Datadog Boosts AI Query Agent Accuracy by 59% with LLM Auto research

What if an AI agent could run your experiments while you sleep? That is exactly what Datadog’s Database Monitoring team did, and the results are turning heads across the AI development community.
The team used Andrej Karpathy’s autoresearch tool alongside Datadog LLM Observability Experiments to autonomously run 23 experiments overnight. The goal was to improve an AI-powered SQL query optimization agent. They succeeded. The agent’s precision score jumped from P=0.54 to P=0.86 to a 59% leap, without human intervention between sessions.
The challenge, however, started much earlier. Datadog’s Database Monitoring (DBM) product already uses a precise, rule-based heuristic engine for query optimization. That engine scores P=0.903 on precision. The team then wondered: could an AI agent catch the patterns the engine misses?
When they fed an LLM a zero-shot prompt, no domain rules, just “analyze this SQL”, the agent found far more patterns. Still, nearly half its suggestions were wrong. Recall was strong at R=0.90, but precision collapsed to P=0.54. The task, therefore, became teaching the agent to be more precise without losing its breadth.
To do that properly, the team first built a solid evaluation dataset. They created 100 test cases across five categories: rewrites, missing indexes, anti-patterns, maintenance, and schema changes. Thirty percent of those cases were negative examples, queries that needed no optimization at all. They then configured precision, recall, and F1 evaluators using the LLM Observability SDK.
Next came the autoresearch loop. Instead of designing each experiment manually, the team wrote a HANDOFF.md document defining goals, error analysis, and next hypotheses. A coding agent read the handoff, designed experiments, ran them via LLM Observability Experiments, analyzed per-case failures, and updated the handoff for the next session. The loop ran roughly four to eight experiments per session, fully automated.
The experiments ran in three phases. In Phase 1, the agent iterated on prompts and tool descriptions using Claude Sonnet 4.6. Requiring the model to cite tool evidence before suggesting optimizations such as referencing explain plan costs or schema indexes, pushed precision from 0.54 to 0.83 almost immediately. Adding three worked examples of what not to optimize then pushed precision further to 0.878 while holding recall at 0.858.
Phase 2 focused on compressing the gains into the smaller, cheaper Claude Haiku 4.5 model. A straightforward prompt transfer failed. So instead, the team applied a knowledge distillation approach. They compared Sonnet and Haiku traces on the same cases and found that Haiku was confusing missing indexes with stale statistics. They extracted four examples from Sonnet’s correct reasoning and embedded them into Haiku’s prompt. Both precision and recall improved as a result.

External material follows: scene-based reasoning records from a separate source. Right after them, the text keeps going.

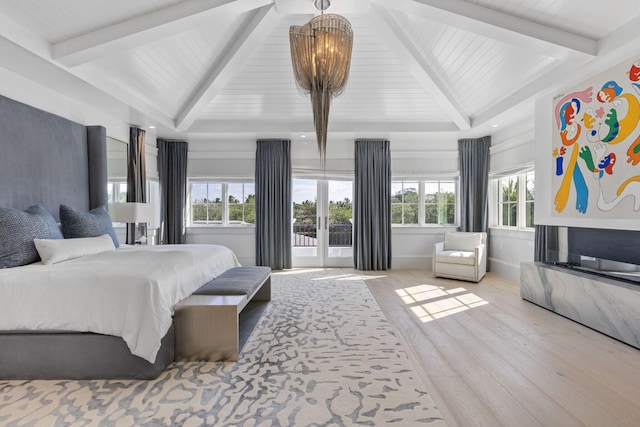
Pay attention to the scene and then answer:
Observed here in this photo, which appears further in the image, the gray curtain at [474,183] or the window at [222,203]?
the window at [222,203]

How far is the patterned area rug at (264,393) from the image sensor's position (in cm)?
177

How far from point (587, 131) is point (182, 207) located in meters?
5.89

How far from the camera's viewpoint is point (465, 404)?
1.90m

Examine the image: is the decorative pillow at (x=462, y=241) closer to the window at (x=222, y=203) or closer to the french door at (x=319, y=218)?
the french door at (x=319, y=218)

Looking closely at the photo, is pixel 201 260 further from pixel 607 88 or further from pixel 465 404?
pixel 607 88

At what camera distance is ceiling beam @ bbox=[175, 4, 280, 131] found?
10.6ft

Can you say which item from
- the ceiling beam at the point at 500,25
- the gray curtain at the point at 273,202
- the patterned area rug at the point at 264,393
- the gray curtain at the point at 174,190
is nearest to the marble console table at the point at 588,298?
the patterned area rug at the point at 264,393

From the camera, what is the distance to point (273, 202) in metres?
6.02

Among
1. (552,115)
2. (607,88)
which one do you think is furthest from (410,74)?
(607,88)

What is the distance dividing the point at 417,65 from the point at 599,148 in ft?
6.61

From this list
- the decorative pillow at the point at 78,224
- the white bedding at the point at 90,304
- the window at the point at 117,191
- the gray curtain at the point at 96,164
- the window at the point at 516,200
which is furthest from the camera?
the window at the point at 516,200

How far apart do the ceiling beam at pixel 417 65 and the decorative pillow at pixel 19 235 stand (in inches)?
136

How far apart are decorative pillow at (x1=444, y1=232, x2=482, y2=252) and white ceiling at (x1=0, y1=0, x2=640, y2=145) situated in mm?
1686

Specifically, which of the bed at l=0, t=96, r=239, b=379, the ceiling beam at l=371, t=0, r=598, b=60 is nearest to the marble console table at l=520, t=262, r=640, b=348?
the ceiling beam at l=371, t=0, r=598, b=60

Even so, the results still fell just short of the team’s target of P≥0.85. The autoresearch driver then proposed a two-pass solution. a high-recall detector followed by a surgical verifier. After three iterations to calibrate the verifier’s aggressiveness, the final blind evaluation on 50 unseen cases landed at P=0.860, R=0.823, and F1=0.803.

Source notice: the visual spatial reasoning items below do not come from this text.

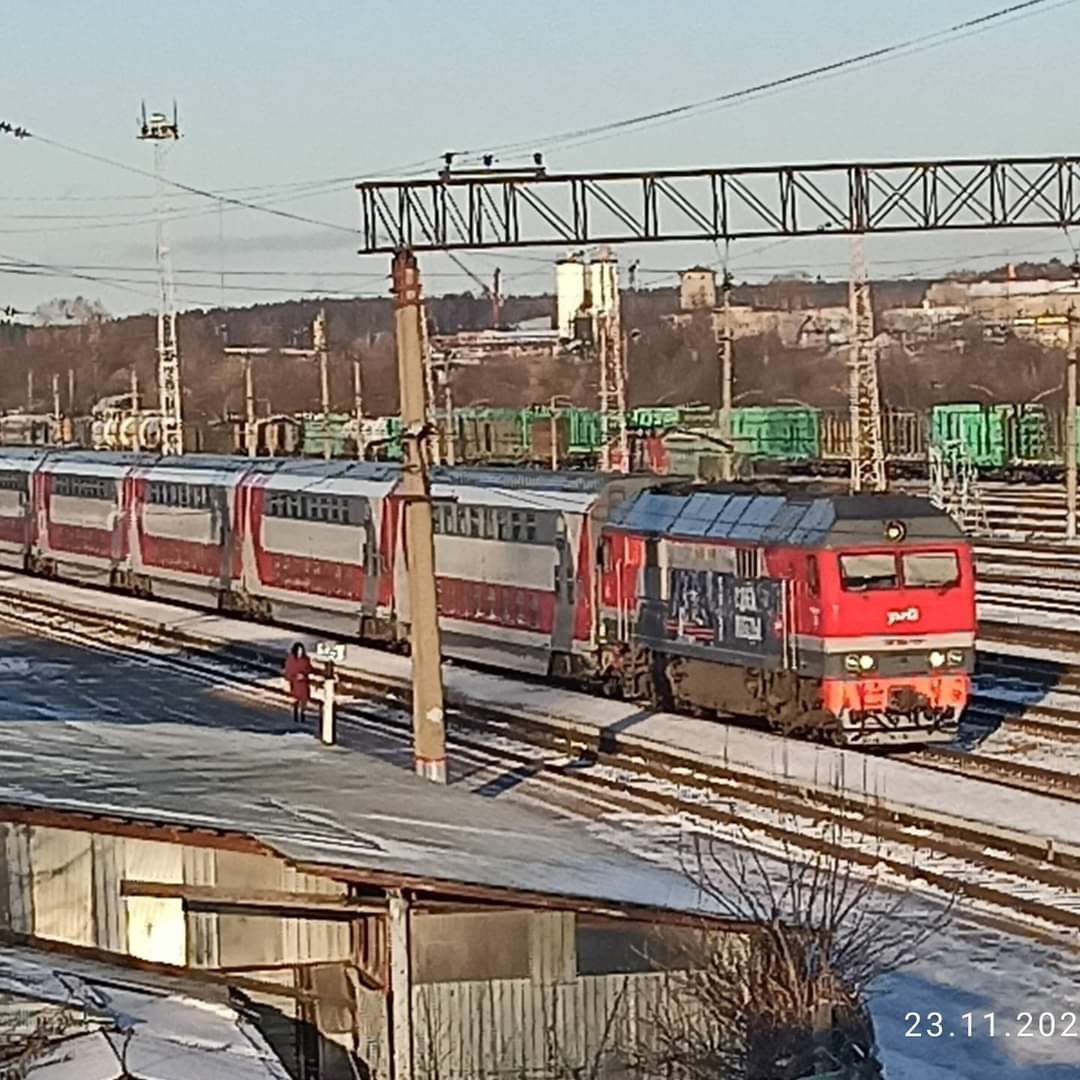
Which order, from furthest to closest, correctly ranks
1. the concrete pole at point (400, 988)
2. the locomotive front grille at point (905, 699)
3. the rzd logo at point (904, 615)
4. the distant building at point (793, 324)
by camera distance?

Across 23 experiments, the autoresearch agent kept 17 improvements and discarded 6. Every experiment was recorded as a structured object in LLM Observability Experiments, complete with its hypothesis, configuration, and per-case results. That meant no scattered notes, no lost context between sessions, and no “I think we tried that” moments.
The methodology, notably, is not limited to SQL optimization. Any AI agent with an evaluation dataset, a task function, and measurable evaluators can be iterated the same way. Datadog’s LLM Observability now includes a free tier for the first 40,000 LLM spans, making this kind of LLM experimentation autoresearch accessible to teams of all sizes.
For teams still managing experiment history in terminal logs and half-remembered chats, this result makes a compelling case for infrastructure-driven AI research.